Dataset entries
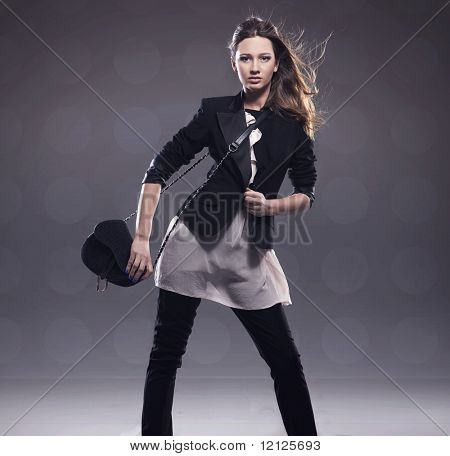 Elegant lady holding handbag, plenty of copyspace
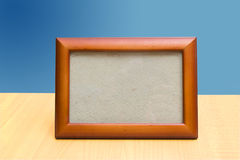 Frame on a wooden table and blue backdrop Stock Photography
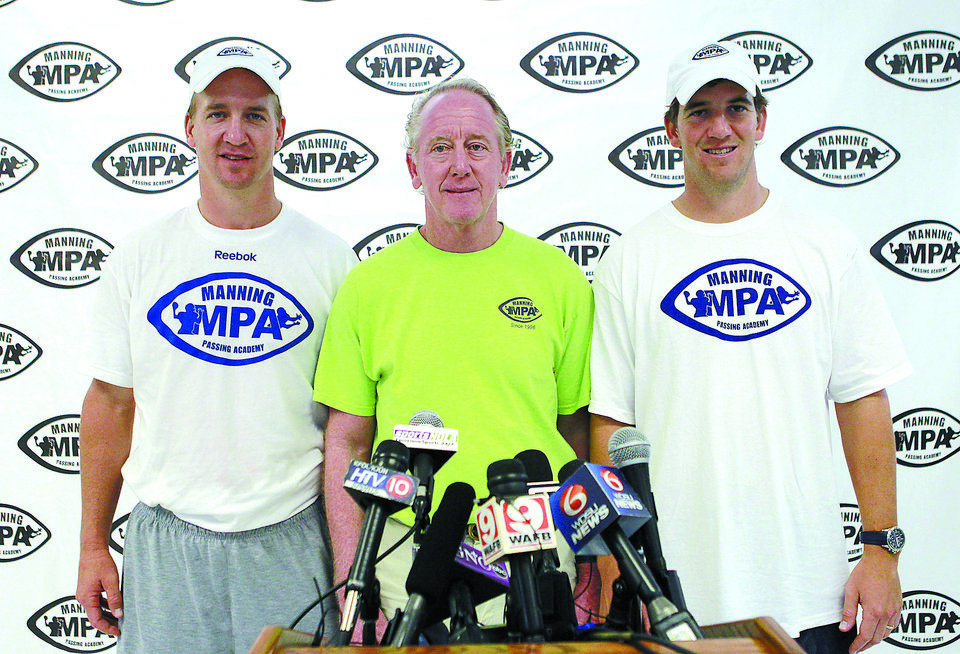 Denver Broncos quarterback Peyton Manning, left, and New York Giants quarterback Eli Manning, right,  pose for a photo-op with thier father, former NFL football quarterback Archie Manning, at the Manning Passing Academy at Nicholls State University in Thibodaux, La., Friday, July 13, 2012. (AP Photo/Gerald Herbert)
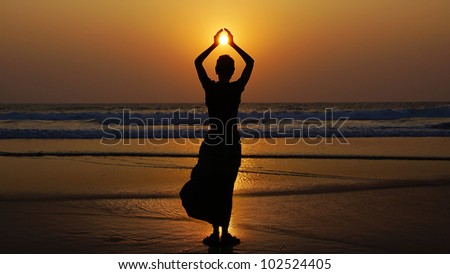 Silhouette of a woman on the background of sunset.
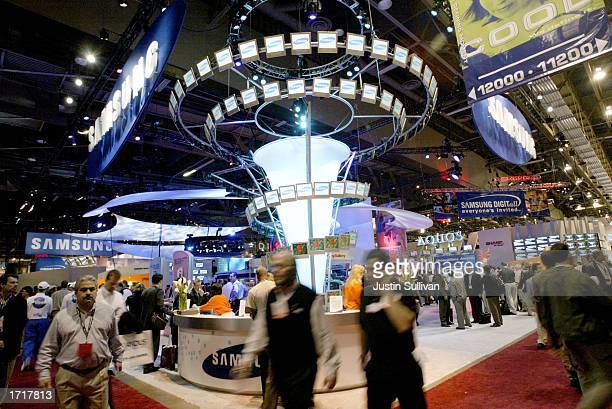 People walk past the Samsung booth at the 2003 International Consumer Electronics Show January 9 2003 in Las Vegas The show is expected to draw over...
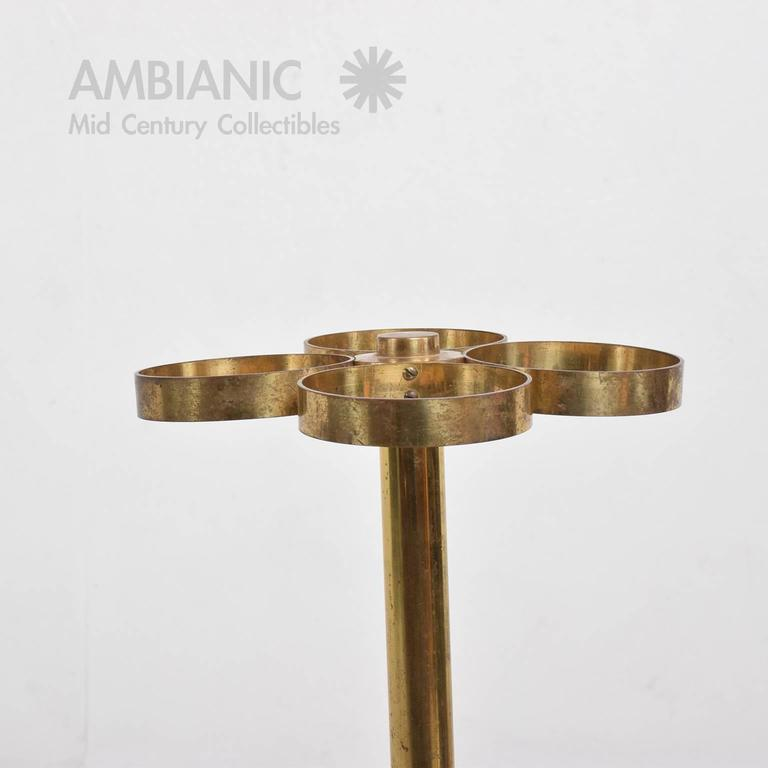 For your consideration a vintage Mid-Century Modern umbrella or cane stand. Cast iron base with original paint and brass body/rings.  The iron base has the original colors. 13 3/8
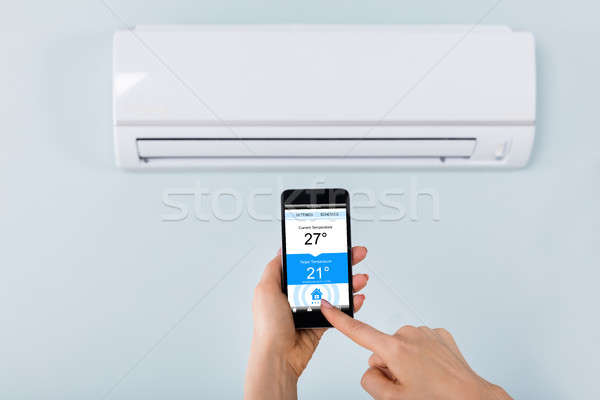 Person Hand Holding Mobilephone Near Air Conditioner Stock photo © AndreyPopov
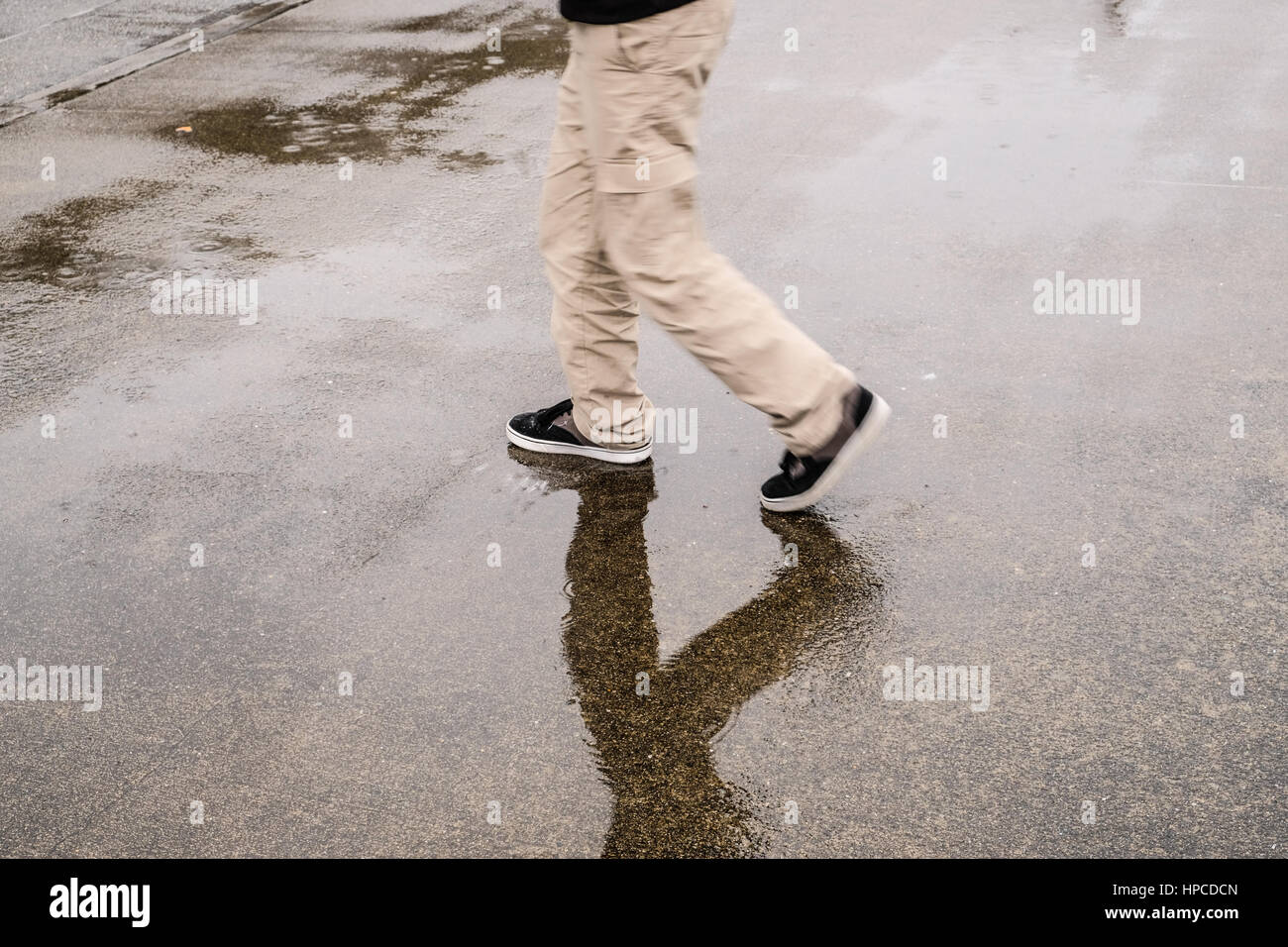 A boy walking in the rain - Stock Image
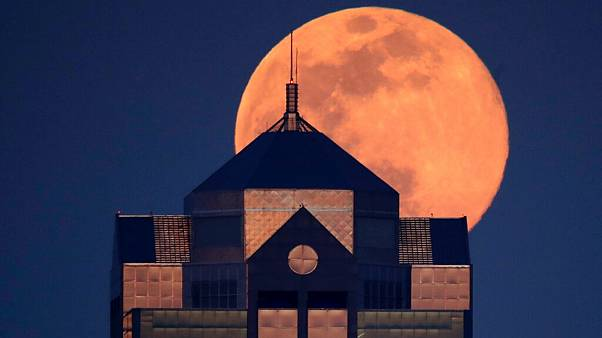 Last month's supermoon rising behind a downtown office building in Kansas City, Mo., Tuesday, April 7, 2020.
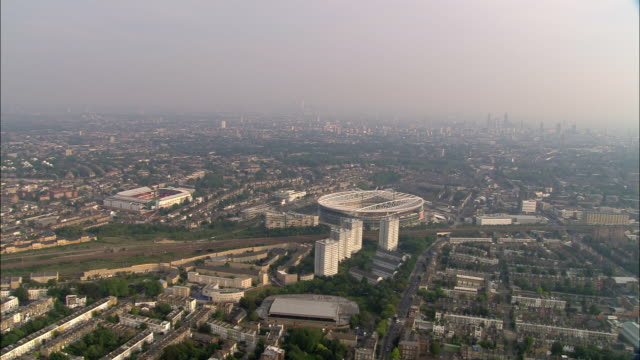 aerial view wide shot arsenal footbal stadium and surrounding area / highbury, london - surrounding stock videos and b-roll footage
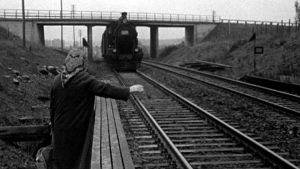 Nainen heilauttaa kättään junalle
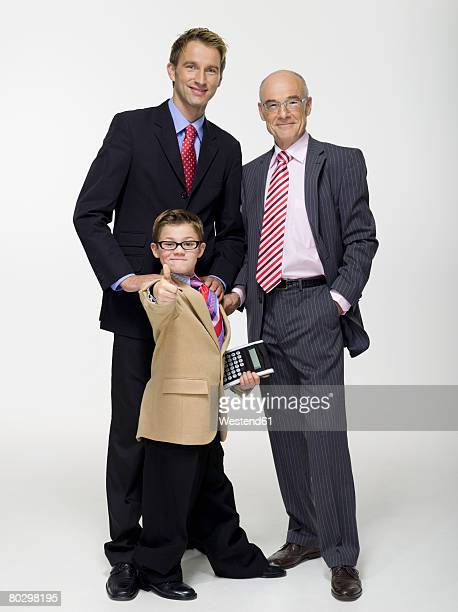 Boy (8-11) with father and grandfather holding calculator and giving thumbs up, portrait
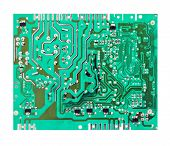 stock photo of transistor  - green electrical circuit board with conductors and transistors - JPG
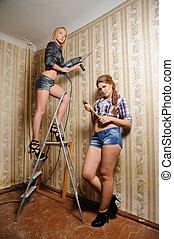 Attractive women make repair in apartment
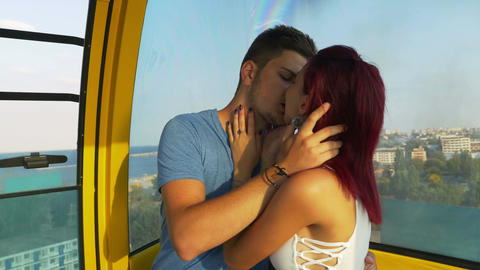 Lovers kissing passionately in ropeway at the seaside Footage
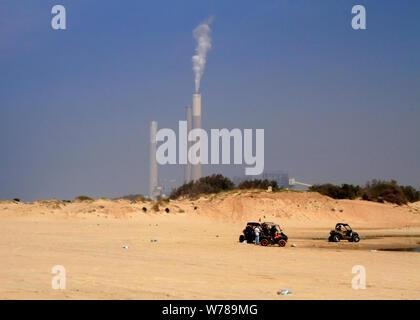 Dune buggies on Zikim Beach on Mediterranean coast in Israel sit in front of the Rutenberg Power Plant smoke stacks. - Stock Photo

Activity: Print only the lines running from the one containing "Attractive women make repair in apartment" to the end of the data above, exactly; include no pictures.

Solution below:
 Attractive women make repair in apartment
 Lovers kissing passionately in ropeway at the seaside Footage
 Dune buggies on Zikim Beach on Mediterranean coast in Israel sit in front of the Rutenberg Power Plant smoke stacks. - Stock Photo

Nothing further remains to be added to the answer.